When we “should” ourselves in this way, it’s like saying, “You should be able to touch your north star—if you had paddled hard enough, you’d be there by now!” This is the misuse of an ideal and guide in the service of self-punishment.

This kind of thinking seems to be especially common with people who would identify themselves as “perfectionists.” In perfectionism, we tend to embrace, for better and for worse, an underlying fantasy that we can somehow be united with our north star. We are no longer chasing an ideal; we are seeking to become ideal.
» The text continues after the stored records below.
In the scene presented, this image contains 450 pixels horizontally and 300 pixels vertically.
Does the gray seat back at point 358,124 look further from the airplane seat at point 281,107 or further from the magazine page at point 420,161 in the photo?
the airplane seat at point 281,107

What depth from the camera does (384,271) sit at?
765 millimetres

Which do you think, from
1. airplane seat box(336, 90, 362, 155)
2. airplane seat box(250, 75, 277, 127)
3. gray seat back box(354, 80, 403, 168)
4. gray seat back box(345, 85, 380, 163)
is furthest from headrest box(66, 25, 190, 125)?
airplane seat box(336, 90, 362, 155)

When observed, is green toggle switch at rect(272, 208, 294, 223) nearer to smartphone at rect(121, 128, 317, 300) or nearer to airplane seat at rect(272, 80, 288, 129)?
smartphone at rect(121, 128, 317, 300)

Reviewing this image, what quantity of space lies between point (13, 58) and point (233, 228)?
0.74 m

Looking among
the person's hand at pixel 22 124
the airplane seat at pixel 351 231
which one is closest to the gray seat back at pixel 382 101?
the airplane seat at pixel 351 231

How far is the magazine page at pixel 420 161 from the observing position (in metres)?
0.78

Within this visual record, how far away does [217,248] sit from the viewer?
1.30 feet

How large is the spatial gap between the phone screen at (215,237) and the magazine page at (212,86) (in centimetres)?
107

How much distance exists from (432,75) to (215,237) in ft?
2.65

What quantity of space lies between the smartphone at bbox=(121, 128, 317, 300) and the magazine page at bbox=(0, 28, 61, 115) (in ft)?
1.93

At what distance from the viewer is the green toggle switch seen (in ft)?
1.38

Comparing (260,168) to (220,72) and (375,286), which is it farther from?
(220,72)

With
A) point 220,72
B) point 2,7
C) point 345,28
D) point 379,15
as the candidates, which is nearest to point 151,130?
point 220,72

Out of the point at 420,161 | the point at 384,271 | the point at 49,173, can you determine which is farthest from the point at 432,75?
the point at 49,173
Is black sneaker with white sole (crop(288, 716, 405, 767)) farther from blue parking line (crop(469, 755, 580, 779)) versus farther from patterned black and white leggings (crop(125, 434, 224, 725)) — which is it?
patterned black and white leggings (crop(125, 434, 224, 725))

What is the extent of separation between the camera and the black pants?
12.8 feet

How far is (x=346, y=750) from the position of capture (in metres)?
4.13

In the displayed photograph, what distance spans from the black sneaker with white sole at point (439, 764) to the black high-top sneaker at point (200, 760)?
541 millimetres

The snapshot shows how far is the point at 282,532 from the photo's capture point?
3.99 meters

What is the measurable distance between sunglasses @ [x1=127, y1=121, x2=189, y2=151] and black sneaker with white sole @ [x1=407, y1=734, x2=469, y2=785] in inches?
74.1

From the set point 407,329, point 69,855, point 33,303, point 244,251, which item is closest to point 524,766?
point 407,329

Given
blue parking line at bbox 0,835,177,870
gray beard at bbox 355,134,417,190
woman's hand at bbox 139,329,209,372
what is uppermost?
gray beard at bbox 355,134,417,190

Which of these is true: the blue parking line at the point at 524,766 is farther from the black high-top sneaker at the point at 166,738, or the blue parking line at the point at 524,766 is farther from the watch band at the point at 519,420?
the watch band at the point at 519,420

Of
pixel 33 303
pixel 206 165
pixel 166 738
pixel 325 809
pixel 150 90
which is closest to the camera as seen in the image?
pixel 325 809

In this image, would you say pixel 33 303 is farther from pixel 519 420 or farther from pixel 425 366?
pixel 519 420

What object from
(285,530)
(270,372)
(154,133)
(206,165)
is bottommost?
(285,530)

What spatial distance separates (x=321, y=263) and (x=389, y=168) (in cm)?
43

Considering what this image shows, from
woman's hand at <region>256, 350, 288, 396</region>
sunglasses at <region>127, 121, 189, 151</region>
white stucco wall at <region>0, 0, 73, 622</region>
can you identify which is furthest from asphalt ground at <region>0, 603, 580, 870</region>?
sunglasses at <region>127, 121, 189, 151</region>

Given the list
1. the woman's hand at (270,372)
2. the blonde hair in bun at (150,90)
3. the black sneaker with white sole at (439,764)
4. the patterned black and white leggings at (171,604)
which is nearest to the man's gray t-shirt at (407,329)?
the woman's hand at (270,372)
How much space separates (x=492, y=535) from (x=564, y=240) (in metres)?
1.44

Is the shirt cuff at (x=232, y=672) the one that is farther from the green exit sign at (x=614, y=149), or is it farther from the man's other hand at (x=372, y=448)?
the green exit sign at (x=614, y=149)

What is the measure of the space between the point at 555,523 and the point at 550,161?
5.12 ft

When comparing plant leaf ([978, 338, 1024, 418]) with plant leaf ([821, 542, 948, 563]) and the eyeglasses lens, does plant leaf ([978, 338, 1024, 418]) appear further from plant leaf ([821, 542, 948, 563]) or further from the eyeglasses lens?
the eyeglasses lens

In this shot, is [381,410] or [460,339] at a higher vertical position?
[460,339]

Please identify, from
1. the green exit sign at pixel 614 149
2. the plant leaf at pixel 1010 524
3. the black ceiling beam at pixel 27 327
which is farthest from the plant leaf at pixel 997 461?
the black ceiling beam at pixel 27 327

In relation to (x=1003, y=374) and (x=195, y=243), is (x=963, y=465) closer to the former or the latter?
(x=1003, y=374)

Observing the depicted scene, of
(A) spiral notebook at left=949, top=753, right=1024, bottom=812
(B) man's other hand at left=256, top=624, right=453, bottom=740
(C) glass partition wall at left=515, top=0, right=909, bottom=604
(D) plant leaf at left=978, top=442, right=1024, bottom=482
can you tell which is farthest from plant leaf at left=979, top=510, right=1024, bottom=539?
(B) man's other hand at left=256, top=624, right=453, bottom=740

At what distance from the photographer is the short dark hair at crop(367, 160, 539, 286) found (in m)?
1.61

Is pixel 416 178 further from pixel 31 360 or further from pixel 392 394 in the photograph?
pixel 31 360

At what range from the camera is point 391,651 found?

Many perfectionistic people wind up coming in for therapy when their imperfections, which are just a symptom of their humanity, disrupt their fantasy of becoming one with their “ego ideal.” Sadly, self-criticism and varying levels of anxiety and depression usually ensue.

‘Shoulds’ in Relationships

“You should stand up for me!”

Our aspirations and values are misused in the service of self-punishment when we hold ourselves and others accountable for things that simply aren’t possible.

“You should know how I’m feeling!”

Just as we hold certain ideals and aspirations for ourselves, which we can both benefit from and misuse, we also hold ideals for the people in our lives, and images of how we wish them to be. When our relationships move toward these ideals it can feel wonderful, and we want to hold onto that forever.

However, just as we are much more complex and human than our ideal selves, our partners, friends, and family can turn out to be a lot more complicated than how we want them to be. When we refuse to accept that, we can try to force them to be closer to our ideal; however, “You should be more like …” essentially translates to, “You should not be you!” If you have tried this relationship strategy for getting your partner to be more like your ideal, you may have found, as I have, people don’t seem to like that.

What ‘Shoulds’ Can Distract Us From

So why all this should-ing? What is the function of “should” in our relationships with ourselves and others?

To me, “should” seems to be a kind of escape, what Anna Freud would call a “denial by fantasy” (Freud, 1936). When we “should” ourselves and others, we escape from the complicated feelings we have about our complicated lives into a fantasy of how things “should” be. Letting go of this fantasy of how things should be would mean we have to experience life on life’s terms and cope with how things are, which can stir up pain, anger, and other mixed emotions.

As painful as it can be to face the emotions and realities that “should” can obscure, there is a certain freedom in accepting what is, what exists in front of us. When we worship at the altar of “what should be,” we miss out on opportunities to interact with and learn from the events and emotions of the moment. We wind up chasing a star, rather than letting that star guide us safely to port.

If You Want Help with ‘Shoulds’

If you find your thinking dominated by “should,” try to figure out what aspect(s) of your reality you are avoiding by taking refuge (often false refuge) in a fantasy of how life “should” be. See if you can challenge yourself to accept and look honestly at the things you are trying to erase with “shoulds.”

Looking at the plain picture of yourself and your reality, without the distraction of the should-ing thoughts, may stir up strong and complicated emotions. See if you can listen to and learn from these. You may learn a lot from the thoughts and emotions about your present and past reality that you have learned to avoid through should-ing.

In the process of taking an honest look at yourself, your life, and your loved ones, you may encounter anxiety, which will tempt you to retreat back into “shoulds.” If anxiety and avoidance are interfering with your ability to get past your “shoulds,” I encourage you to work with a therapist who can help you face the thoughts and emotions getting stuck underneath all the should-ing. By facing this important challenge, you may develop more flexibility to deal with life on life’s terms, rather than dealing with yourself in terms of how you “should” be.

References:

  1. Frederickson, J. (2013, August 13). Perfectionism. Retrieved from http://istdpinstitute.com/2013/perfectionism/
  2. Freud, A. (1936). The Ego and the Mechanisms of Defence. New York: International Universities Press.
  3. Freud, S. (1914). On narcissism: an introduction. Standard Edition, 14: 73-102.